Une alerte morale face à une révision jugée pernicieuse
« Les annales jugeront sévèrement ceux qui, face à l’abîme, ont choisi le mutisme par complaisance », assène-t-il d’entrée, invoquant ainsi une urgence morale impérieuse. Pour cet entrepreneur aguerri, membre éminent de la Conférence nationale de 1990 – ce séisme politique qui redessina le Bénin post-dictatorial –, la mouture actuelle de la révision, drapée dans les atours d’une mise à jour institutionnelle, dissimule un poison lent.
« Elle sape les assises même de notre démocratie, forgées dans la sueur et les débats de cette Conférence fondatrice », tonne-t-il, dénonçant notamment une recentralisation de l’exécutif qui relègue le législatif au rang de faire-valoir et érode les garde-fous judiciaires et populaires. Selon lui, « sans cette symétrie des forces, notre régime n’est plus qu’une coquille vide, un théâtre d’ombres. »
Un texte sacré, pas un parchemin à manipuler.

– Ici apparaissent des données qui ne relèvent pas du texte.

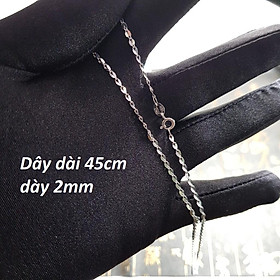 Dây chuyền nữ bạc Ý dài 45cm kiểu chặn hoa MS65g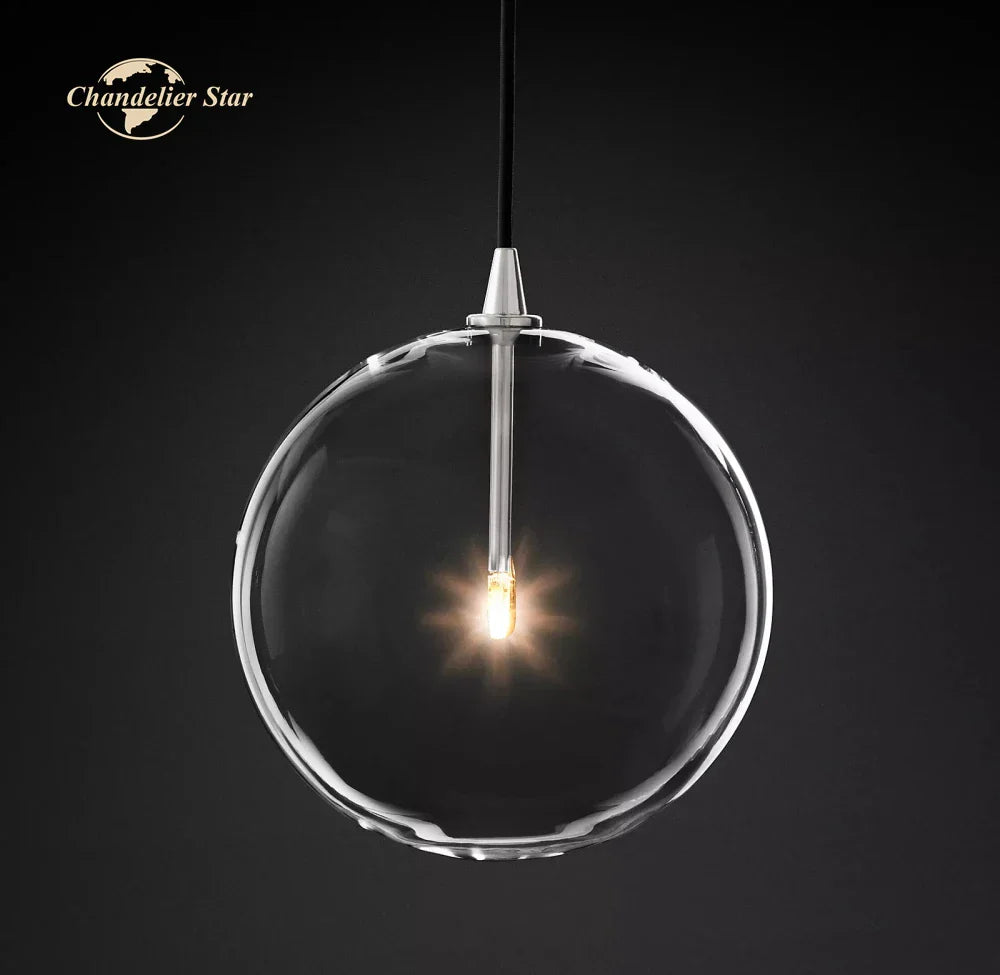 Glass Globe Pendant Light Chandelier for Dining Room, Bedroom, Entryway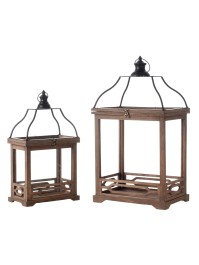 SET 2 LANTERNES RECHTECKIG HOLZ BRAUN UND GLAS 33.5CM X 22.5CM X 58.5CM/26CM X 15.5CM X 45.5CM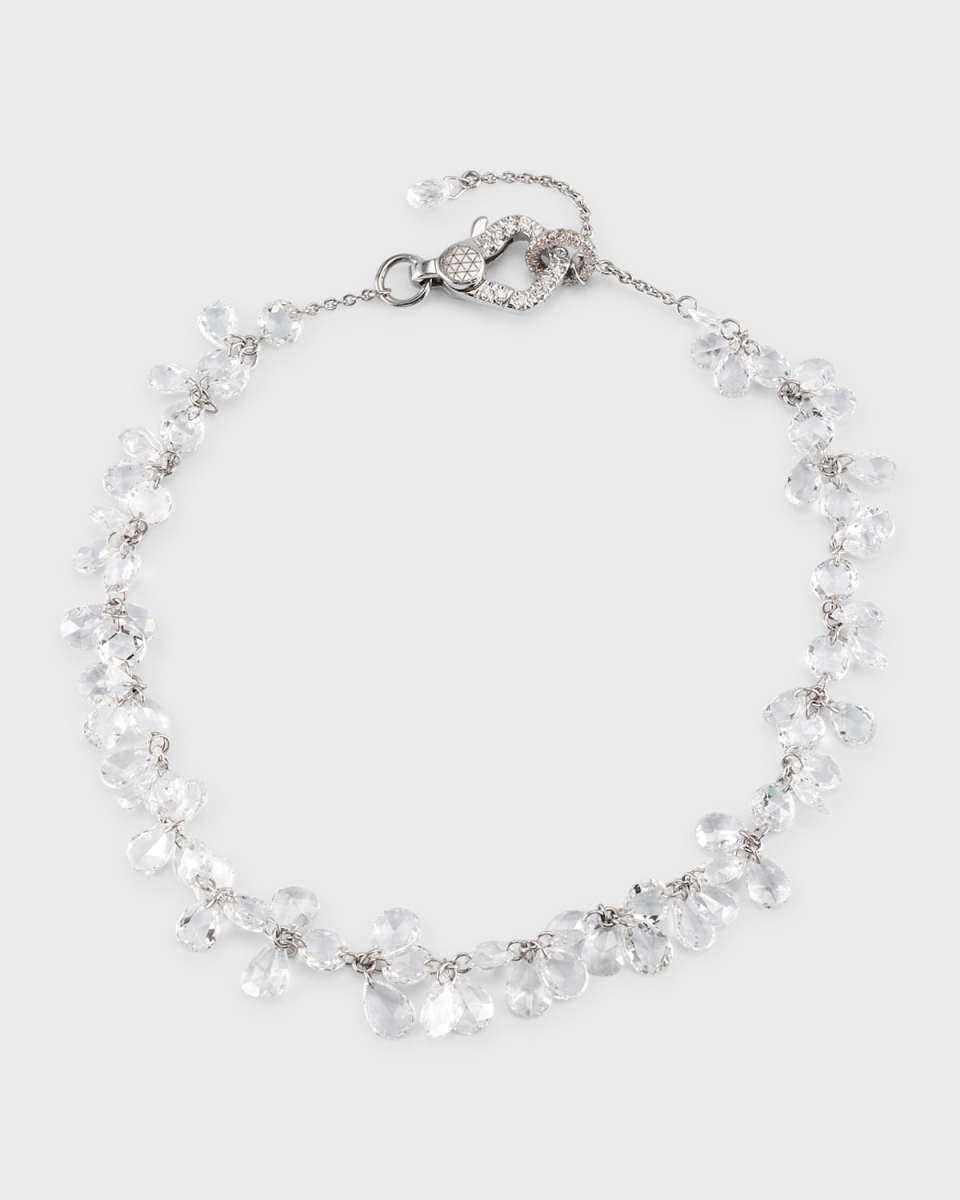 18K White Gold Diamond Cluster Tennis Bracelet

Par ailleurs, Adjovi ne se contente pas d’une critique théorique. Il fustige toute tentative de « bricolage constitutionnel » dictée par des calculs partisans. « Un texte suprême n’est pas un parchemin à la disposition d’un individu, d’un parti ou une prolongation de bail au pouvoir ; il est l’acte d’un peuple, tourné vers l’horizon des générations à venir », martèle-t-il.
En outre, cette initiative risque d’exacerber les fractures entre les institutions et la rue, et de précipiter une « glissade institutionnelle » où les organes de l’État deviennent les otages de l’ambition.

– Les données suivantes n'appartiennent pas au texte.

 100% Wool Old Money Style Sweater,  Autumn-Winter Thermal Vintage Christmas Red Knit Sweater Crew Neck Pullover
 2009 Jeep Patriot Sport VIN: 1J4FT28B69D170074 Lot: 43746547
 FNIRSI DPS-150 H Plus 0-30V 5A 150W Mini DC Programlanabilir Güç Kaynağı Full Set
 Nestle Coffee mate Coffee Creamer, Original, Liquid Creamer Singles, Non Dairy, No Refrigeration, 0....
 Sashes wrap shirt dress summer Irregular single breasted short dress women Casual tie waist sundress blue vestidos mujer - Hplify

Appel à une concertation nationale et inclusive
C’est pourquoi, dans un appel vibrant à l’unité, l’ex-maire d’Ouidah – ville symbole de résistances ancestrales – plaide pour une concertation authentique et ouverte. « Le Bénin d’aujourd’hui appelle non pas une opération chirurgicale hâtive, mais un bain de confiance mutuelle et un pont de réconciliation », insiste-t-il.
Ainsi, il en appelle aux partis politiques, aux voix citoyennes, aux guides spirituels, aux militants associatifs et aux plumes journalistiques pour veiller jalousement sur le legs de 1990. « C’est à nous, les aînés de cette ère, qu’incombe la mission sacrée de sauvegarder ce trésor, afin que les jeunes d’après-demain puissent encore miser sur le serment de notre République. »

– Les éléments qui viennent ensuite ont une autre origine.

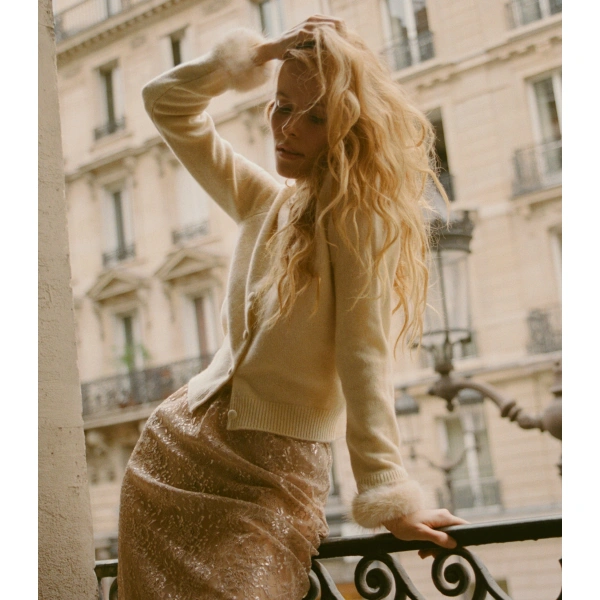 Doen Clara Cashmere Cardigan in Vanilla | Cardigans | Coveti, view 4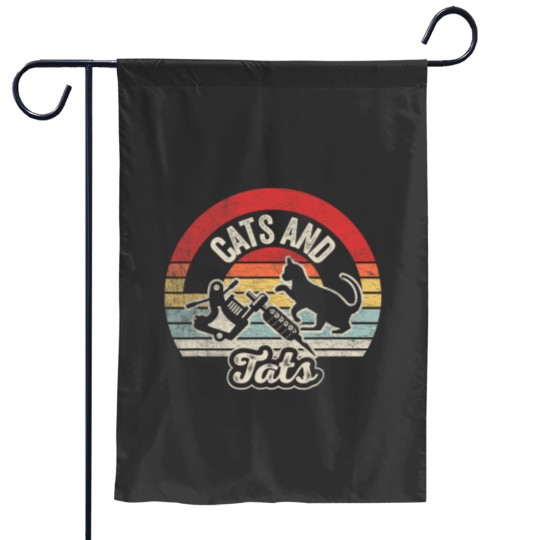 Discover Vintages Cats And Tats Cat Tattoo Lover Cats Tats Garden Flags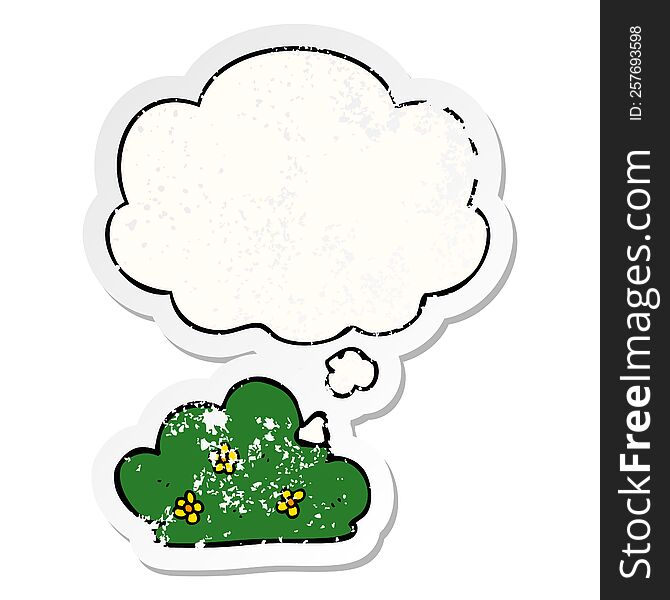 cartoon hedge with thought bubble as a distressed worn sticker
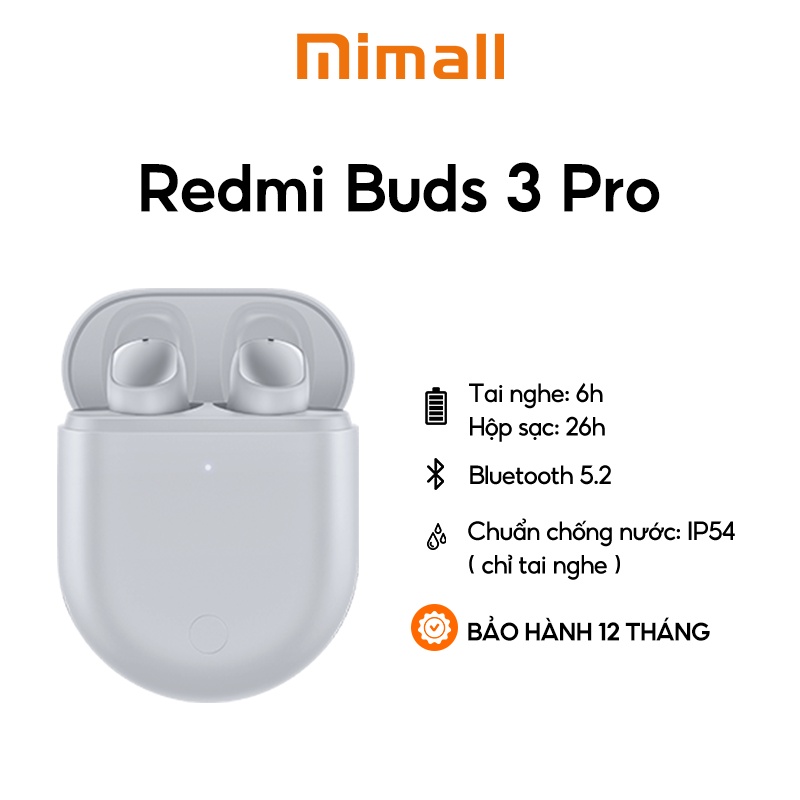 Tai nghe Redmi Buds 3 pro Khử tiếng ồn thông minh đến 35 dB | Kết nối hai thiết bị | Sạc không dây - Bảo hành 12 tháng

Un réquisitoire contre les dérives démocratiques
De plus, Adjovi dresse un réquisitoire sans concession contre les entorses accumulées : certificat de conformité court-circuitant la Cour constitutionnelle, charte des partis étouffante, parrainage élitiste, justice instrumentalisée, lois électorales « toxiques », répression meurtrière de foules pacifiques, normes modifiées en pleine course électorale, et conditions humiliantes imposées à l’opposition.
« La liste est interminable, et la mesure est comble », tranche-t-il. En conséquence, « le Bénin n’a cure d’une énième manipulation constitutionnelle : il implore les Grandes Assises de la Refondation nationale ! »
Une exhortation solennelle à préserver l’héritage républicain
Finalement, Adjovi lance un appel au réveil collectif : « La noblesse authentique d’une nation réside dans l’intangibilité de ses fondations institutionnelles, et non dans l’extension indéfinie d’un cycle au pouvoir. Que la Providence veille sur le Bénin. Que triomphe notre démocratie. »
Ce manifeste, publié en pleine effervescence pré-électorale, pourrait bien catalyser un débat national.
Reste à savoir si les échos d’Adjovi, portés par le vent de l’Histoire, parviendront à temps à tempérer les ardeurs réformatrices ou à enflammer les passions pour une refondation en profondeur. À Cotonou, on murmure déjà : l’ancien lion de la Conférence est de retour, et son rugissement porte loin.